Condensate product from cooler 70 after passing through accumulator 73 is steam stripped in stripper 74, the overhead vapors of which are condensed in cold water cooler 75. The bottom product of steam stripper 74 is a lube oil within the range of SAE 10. The bottom liquid draw-off of evaporator 60 may also be used or sold as fuel oil (with volatility characteristics comparable to to that of Number 5 or 6 fuel oil). However, it is preferably fed through line 76 to fourth flash evaporator 80. A cold water condenser 84 receives and condenses the overhead product from evaporator 80 and passes the condensate through accumulator 81 to steam stripper 86. The product of stripper 86 is a lubricant within the viscosity range of SAE 20 or 30 oil. Steam aspirator 82 in connection with the vapor side of condenser 84 maintains the pressure in evaporator 80 at about 11/2 - 3 torr. Liquid level controller 83 in accumulator 81 controls valve 85 to draw-off condensate from accumulator 81 to steam stripper 86. Unvaporized liquid from evaporator 80 is drawn off and may be sold as a high boiling point residual oil product or for other purposes where a heavy petroleum fraction is required. A substantial proportion of the liquid drawn off from evaporator 80 is recycled through recycle line 87 to evaporator 80, after passing through Dowtherm-heated heat exchanger 78. In heat exchanger 78, the liquid is heated to 630.degree.-680.degree.F to maintain a temperature in that range, and preferably about 650.degree.F, in evaporator 80.

While this invention has been described with respect to its essential components, it should be understood that some variation and modification of these components may be made by those skilled in the art without departing from the scope of the invention.

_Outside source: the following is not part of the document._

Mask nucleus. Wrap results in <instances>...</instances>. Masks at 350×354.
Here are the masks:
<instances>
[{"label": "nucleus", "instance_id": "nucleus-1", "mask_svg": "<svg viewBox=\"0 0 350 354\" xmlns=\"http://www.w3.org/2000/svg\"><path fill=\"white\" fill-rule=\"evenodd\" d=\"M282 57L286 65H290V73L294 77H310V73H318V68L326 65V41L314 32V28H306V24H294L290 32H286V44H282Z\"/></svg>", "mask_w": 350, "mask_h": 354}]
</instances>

As indicated throughout the description, many of the intermediate streams in the preferred embodiment of this invention may be withdrawn in whole or in part as product streams. In particular, the filtered product stream from the first flash evaporation stage is, it should again be noted, a useful saleable product. A feasible used oil refining process and apparatus may therefore encompass the first flash evaporation stage and subsequent filter alone.

It should be further noted that some preliminary filtration of the feed stream introduced in flash evaporator 10 may be desirable, and in some cases necessary, depending on the degree of contamination in the used oil supply. Similarly, any one or more of the products of this invention may be further refined and treated, such as by clay percolation to pick up color bodies.